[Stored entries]

+ + + + + + +

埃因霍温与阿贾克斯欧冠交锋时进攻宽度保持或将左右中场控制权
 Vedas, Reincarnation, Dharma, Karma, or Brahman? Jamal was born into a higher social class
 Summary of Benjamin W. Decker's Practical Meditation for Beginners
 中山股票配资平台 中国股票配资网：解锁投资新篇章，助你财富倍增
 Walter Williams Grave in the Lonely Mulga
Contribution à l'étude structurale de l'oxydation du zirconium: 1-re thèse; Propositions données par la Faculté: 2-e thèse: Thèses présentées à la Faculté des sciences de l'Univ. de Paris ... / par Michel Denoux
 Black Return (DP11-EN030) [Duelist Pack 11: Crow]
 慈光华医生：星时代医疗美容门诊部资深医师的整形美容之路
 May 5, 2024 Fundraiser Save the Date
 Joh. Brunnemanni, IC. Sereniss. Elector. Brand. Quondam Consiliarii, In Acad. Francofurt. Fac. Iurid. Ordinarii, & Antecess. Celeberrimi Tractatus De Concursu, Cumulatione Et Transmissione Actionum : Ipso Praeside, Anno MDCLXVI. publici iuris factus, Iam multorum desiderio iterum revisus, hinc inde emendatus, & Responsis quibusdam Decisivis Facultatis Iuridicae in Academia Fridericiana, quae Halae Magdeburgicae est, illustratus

+ + + + + + +

INSTRUCTIONS TO FOLLOW -> The answer is the full data, repeated exactly as shown.

SOLUTION TO THIS EXERCISE ->
埃因霍温与阿贾克斯欧冠交锋时进攻宽度保持或将左右中场控制权
 Vedas, Reincarnation, Dharma, Karma, or Brahman? Jamal was born into a higher social class
 Summary of Benjamin W. Decker's Practical Meditation for Beginners
 中山股票配资平台 中国股票配资网：解锁投资新篇章，助你财富倍增
 Walter Williams Grave in the Lonely Mulga
Contribution à l'étude structurale de l'oxydation du zirconium: 1-re thèse; Propositions données par la Faculté: 2-e thèse: Thèses présentées à la Faculté des sciences de l'Univ. de Paris ... / par Michel Denoux
 Black Return (DP11-EN030) [Duelist Pack 11: Crow]
 慈光华医生：星时代医疗美容门诊部资深医师的整形美容之路
 May 5, 2024 Fundraiser Save the Date
 Joh. Brunnemanni, IC. Sereniss. Elector. Brand. Quondam Consiliarii, In Acad. Francofurt. Fac. Iurid. Ordinarii, & Antecess. Celeberrimi Tractatus De Concursu, Cumulatione Et Transmissione Actionum : Ipso Praeside, Anno MDCLXVI. publici iuris factus, Iam multorum desiderio iterum revisus, hinc inde emendatus, & Responsis quibusdam Decisivis Facultatis Iuridicae in Academia Fridericiana, quae Halae Magdeburgicae est, illustratus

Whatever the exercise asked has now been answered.